If the situation was reversed and the smart player was on the defensive, the correct option is to play conservatively while mixing in some well educated guesses in order to keep the opponent from getting a read on you and getting in your head (if you're predictable, you die). Since if you do things intelligently-random it forces the opponent to guess what you will do, and the act of guessing is technically risky (as outlined above).

A well informed and patient opponent might simply allow themselves to be hit by a bullet out of a low jump (non-HJ jump), or be hit by a 22x move rather than trying to block it, simply so that they can be knocked down and tech out of the corner, which gives them much better chances of escape against certain characters, since a lot of characters will be forced to use melee in combination with bullets for okizeme rushdown. And it is the predictable melee attack that can be countered by DP's and D-Bombs or possibly even escaped with proper footing or backdashing, which is what the defender is banking on. Once you've teched into mid-screen you have slightly better movement options as outlined in the following section.
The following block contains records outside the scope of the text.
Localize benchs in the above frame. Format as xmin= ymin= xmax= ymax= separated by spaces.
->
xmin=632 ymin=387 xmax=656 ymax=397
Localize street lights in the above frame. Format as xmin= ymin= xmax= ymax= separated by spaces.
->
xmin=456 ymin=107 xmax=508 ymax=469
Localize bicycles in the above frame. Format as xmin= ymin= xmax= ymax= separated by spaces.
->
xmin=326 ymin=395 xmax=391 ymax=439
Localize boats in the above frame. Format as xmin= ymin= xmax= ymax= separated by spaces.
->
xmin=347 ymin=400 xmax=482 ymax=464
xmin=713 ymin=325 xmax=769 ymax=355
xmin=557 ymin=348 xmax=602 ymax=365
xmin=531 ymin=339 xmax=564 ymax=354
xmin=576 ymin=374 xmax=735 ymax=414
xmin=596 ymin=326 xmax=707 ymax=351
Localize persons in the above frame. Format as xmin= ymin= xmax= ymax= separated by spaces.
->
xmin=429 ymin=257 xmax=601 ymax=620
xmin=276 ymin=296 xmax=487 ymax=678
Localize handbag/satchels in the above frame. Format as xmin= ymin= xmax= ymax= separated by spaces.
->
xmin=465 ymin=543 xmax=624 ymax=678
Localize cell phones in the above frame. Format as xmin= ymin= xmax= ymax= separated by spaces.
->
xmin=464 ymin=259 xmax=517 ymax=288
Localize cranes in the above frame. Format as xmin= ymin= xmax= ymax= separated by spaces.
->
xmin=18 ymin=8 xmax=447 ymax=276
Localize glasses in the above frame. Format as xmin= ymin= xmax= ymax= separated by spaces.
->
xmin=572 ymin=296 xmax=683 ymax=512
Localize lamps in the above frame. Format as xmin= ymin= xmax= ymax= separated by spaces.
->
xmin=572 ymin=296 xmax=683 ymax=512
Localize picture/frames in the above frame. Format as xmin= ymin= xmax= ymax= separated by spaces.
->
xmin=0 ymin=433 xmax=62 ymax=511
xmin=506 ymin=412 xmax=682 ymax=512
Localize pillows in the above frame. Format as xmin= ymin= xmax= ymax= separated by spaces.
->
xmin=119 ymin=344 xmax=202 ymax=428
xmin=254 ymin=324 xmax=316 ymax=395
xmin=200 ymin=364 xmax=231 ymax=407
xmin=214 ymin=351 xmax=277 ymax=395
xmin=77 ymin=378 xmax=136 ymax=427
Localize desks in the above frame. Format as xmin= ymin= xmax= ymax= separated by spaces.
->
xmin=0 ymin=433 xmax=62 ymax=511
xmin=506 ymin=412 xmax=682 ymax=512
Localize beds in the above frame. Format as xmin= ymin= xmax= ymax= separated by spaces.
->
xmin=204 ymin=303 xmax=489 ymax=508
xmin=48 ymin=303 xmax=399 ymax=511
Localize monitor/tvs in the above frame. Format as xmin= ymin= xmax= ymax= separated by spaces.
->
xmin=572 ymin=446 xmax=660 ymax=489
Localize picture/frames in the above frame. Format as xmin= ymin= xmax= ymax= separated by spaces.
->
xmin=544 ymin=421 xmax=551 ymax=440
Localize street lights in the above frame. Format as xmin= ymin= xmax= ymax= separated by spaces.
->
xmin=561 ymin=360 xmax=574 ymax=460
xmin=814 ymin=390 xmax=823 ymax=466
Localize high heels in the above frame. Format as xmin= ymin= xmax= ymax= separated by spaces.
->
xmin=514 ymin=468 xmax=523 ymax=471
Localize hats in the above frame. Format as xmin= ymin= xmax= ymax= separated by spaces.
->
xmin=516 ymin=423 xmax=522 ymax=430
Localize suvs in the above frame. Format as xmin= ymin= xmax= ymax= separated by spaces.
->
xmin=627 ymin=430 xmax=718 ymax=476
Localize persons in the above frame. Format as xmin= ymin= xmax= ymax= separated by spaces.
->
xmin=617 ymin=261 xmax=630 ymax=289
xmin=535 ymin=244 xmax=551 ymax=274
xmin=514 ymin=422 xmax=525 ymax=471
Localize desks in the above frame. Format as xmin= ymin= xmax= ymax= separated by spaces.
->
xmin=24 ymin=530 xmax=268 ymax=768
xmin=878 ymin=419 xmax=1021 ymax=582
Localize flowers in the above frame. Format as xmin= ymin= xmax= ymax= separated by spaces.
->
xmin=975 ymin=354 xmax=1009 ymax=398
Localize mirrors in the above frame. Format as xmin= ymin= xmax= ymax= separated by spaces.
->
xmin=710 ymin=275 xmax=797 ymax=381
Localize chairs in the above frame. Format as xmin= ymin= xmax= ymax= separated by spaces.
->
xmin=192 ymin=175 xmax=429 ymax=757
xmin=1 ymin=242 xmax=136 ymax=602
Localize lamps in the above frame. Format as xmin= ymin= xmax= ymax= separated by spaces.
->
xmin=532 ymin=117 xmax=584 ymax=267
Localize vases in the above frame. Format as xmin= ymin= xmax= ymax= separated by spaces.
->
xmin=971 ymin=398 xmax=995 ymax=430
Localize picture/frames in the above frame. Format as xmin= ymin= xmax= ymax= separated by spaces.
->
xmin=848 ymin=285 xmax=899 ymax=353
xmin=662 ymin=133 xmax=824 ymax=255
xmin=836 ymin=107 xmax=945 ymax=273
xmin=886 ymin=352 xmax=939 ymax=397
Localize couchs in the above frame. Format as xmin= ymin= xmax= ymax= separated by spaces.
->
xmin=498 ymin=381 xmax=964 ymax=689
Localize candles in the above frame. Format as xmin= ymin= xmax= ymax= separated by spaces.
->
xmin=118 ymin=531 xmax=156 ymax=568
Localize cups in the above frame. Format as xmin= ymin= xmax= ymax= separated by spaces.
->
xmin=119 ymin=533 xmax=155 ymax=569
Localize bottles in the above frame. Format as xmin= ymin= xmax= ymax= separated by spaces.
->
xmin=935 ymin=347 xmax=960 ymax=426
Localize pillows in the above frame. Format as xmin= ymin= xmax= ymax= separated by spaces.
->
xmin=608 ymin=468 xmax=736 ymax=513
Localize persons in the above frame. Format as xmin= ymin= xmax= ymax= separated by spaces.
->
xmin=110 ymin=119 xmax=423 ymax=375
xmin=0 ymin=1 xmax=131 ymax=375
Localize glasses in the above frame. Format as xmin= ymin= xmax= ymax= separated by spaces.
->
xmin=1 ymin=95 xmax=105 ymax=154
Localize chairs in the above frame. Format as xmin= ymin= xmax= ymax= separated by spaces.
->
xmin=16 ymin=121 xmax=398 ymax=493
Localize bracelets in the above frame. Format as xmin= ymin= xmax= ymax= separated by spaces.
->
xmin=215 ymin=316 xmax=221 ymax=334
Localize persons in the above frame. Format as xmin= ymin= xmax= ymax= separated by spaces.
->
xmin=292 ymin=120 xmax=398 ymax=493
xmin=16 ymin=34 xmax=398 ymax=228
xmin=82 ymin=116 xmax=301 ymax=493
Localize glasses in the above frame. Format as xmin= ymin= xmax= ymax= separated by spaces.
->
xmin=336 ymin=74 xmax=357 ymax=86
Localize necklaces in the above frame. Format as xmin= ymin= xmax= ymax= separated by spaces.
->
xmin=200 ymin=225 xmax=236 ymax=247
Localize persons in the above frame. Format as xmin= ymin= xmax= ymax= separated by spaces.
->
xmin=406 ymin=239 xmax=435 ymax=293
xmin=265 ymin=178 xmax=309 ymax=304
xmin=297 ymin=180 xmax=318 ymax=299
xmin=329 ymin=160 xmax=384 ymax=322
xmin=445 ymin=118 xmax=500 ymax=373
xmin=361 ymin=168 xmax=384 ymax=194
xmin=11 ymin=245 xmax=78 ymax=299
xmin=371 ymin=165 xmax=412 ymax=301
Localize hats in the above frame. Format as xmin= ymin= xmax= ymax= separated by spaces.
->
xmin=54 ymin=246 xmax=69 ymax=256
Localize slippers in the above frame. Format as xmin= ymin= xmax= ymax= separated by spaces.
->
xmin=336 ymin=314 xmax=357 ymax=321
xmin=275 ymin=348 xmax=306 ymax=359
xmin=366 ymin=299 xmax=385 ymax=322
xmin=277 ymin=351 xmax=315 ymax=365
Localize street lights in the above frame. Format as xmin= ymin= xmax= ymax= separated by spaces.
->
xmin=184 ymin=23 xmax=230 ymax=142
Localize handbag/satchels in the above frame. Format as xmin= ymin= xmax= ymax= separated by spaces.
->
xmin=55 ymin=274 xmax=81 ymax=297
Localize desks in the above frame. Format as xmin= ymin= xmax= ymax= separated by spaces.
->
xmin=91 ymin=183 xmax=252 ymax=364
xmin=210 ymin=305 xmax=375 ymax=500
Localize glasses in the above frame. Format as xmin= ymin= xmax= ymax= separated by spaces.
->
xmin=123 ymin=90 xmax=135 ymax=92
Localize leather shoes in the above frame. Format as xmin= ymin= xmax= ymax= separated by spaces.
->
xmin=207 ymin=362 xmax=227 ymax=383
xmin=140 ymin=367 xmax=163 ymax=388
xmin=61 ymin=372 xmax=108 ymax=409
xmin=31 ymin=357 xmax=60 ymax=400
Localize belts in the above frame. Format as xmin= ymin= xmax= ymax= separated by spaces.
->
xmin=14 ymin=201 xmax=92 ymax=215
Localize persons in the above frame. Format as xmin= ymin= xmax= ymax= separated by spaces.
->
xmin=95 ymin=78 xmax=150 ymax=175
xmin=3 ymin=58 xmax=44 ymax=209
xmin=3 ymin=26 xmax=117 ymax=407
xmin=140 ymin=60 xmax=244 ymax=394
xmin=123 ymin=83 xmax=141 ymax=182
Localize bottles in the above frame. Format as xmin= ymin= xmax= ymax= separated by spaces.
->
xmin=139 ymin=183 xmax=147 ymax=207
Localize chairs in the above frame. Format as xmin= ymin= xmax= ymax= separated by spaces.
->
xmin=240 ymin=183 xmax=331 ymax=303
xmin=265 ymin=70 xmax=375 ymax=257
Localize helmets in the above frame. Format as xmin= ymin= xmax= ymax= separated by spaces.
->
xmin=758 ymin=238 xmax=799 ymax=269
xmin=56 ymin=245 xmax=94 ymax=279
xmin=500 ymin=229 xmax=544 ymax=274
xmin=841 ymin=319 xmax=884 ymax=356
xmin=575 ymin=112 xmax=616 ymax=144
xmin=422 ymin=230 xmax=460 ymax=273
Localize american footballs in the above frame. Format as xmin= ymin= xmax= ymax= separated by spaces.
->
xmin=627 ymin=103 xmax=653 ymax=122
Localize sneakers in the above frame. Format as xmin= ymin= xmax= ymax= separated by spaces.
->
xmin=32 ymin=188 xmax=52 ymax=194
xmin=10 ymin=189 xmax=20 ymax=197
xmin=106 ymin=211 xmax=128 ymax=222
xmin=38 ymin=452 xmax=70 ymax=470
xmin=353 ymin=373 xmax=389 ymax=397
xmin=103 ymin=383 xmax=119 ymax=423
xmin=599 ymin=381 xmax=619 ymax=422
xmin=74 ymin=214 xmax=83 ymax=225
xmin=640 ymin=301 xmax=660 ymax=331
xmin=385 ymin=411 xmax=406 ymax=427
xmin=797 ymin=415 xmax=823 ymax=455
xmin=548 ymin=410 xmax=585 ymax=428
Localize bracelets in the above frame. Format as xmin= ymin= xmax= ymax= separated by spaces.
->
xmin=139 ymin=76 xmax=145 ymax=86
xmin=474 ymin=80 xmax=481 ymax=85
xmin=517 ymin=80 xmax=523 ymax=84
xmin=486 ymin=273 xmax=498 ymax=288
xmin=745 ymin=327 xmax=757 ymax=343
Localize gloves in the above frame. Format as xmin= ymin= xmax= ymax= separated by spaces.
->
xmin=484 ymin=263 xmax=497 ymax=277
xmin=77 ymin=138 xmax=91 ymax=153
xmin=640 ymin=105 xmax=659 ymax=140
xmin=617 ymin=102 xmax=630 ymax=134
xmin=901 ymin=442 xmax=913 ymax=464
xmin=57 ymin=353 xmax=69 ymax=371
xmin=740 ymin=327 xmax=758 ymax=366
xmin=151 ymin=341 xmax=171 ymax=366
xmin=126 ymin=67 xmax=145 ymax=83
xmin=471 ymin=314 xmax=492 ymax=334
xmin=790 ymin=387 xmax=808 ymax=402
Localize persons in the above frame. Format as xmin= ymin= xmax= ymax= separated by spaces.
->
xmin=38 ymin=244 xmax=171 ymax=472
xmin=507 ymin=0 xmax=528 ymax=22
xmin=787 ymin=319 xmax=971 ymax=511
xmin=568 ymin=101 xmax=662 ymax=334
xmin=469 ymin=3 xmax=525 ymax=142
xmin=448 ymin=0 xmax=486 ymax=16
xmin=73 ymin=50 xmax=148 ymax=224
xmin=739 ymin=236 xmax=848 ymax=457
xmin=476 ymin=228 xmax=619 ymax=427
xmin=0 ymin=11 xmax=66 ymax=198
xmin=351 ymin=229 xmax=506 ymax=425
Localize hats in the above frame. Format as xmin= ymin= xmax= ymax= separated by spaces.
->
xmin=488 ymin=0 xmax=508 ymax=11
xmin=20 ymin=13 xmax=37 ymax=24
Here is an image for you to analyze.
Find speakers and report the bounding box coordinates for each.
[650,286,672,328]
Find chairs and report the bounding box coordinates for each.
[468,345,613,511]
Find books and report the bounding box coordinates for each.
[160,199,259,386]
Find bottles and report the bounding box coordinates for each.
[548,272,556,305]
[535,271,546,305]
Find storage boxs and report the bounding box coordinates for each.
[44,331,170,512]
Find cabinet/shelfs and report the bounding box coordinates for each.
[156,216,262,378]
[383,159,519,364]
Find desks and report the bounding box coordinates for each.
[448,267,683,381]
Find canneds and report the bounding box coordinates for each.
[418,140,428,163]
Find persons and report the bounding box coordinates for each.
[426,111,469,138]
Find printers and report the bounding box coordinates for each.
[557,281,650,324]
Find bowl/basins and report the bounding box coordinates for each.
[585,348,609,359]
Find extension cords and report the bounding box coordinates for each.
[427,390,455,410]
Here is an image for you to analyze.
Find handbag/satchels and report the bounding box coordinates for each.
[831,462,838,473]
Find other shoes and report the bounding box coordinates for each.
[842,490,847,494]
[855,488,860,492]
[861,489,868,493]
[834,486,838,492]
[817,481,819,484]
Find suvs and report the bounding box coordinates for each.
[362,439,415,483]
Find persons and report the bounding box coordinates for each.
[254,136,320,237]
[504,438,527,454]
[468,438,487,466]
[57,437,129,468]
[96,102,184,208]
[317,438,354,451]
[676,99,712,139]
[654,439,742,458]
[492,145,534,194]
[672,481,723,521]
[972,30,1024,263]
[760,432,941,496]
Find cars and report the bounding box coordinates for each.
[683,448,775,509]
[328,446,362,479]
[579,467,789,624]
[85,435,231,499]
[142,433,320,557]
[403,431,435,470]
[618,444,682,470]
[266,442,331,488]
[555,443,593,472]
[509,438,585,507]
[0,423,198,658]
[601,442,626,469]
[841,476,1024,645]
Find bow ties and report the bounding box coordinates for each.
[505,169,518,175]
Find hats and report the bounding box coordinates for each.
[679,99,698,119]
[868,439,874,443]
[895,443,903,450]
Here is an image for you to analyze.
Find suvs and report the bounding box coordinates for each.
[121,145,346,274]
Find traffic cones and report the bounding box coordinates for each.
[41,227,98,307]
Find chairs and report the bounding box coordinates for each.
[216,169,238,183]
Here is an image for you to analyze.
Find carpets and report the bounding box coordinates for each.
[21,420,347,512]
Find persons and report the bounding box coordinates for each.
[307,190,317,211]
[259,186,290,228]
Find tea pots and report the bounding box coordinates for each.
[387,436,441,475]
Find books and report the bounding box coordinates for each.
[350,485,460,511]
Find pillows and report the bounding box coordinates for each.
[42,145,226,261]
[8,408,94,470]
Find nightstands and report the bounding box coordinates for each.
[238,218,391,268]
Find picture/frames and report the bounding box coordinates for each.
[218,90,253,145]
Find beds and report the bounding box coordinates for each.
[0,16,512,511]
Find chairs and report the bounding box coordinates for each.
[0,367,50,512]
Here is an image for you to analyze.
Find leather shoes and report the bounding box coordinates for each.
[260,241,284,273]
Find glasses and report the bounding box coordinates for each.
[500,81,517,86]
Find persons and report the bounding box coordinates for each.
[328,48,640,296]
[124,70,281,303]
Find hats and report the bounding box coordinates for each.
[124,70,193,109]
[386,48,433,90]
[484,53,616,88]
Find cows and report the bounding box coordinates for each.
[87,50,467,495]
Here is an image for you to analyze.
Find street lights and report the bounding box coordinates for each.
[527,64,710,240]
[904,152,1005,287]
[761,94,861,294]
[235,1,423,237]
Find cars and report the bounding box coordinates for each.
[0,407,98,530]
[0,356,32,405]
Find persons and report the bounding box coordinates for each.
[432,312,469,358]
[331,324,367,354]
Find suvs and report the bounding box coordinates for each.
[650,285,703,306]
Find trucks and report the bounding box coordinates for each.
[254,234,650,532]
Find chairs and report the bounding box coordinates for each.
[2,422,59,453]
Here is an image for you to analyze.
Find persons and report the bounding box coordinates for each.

But really, that is quite literally the true definition of playing a mind game. A player who blocked intelligently and waiting for the right moment to either take the hit or sacrifice a bomb in order to get out of the corner and switch momentum was playing a counter-mindgame. They knew that they were being forced into making a bad decision, so they chose not to make any really bad choices and just take the hit that was least painful. In a way, it's a lot like a classic ST Ryu fireball trap, except that you can graze the fireballs.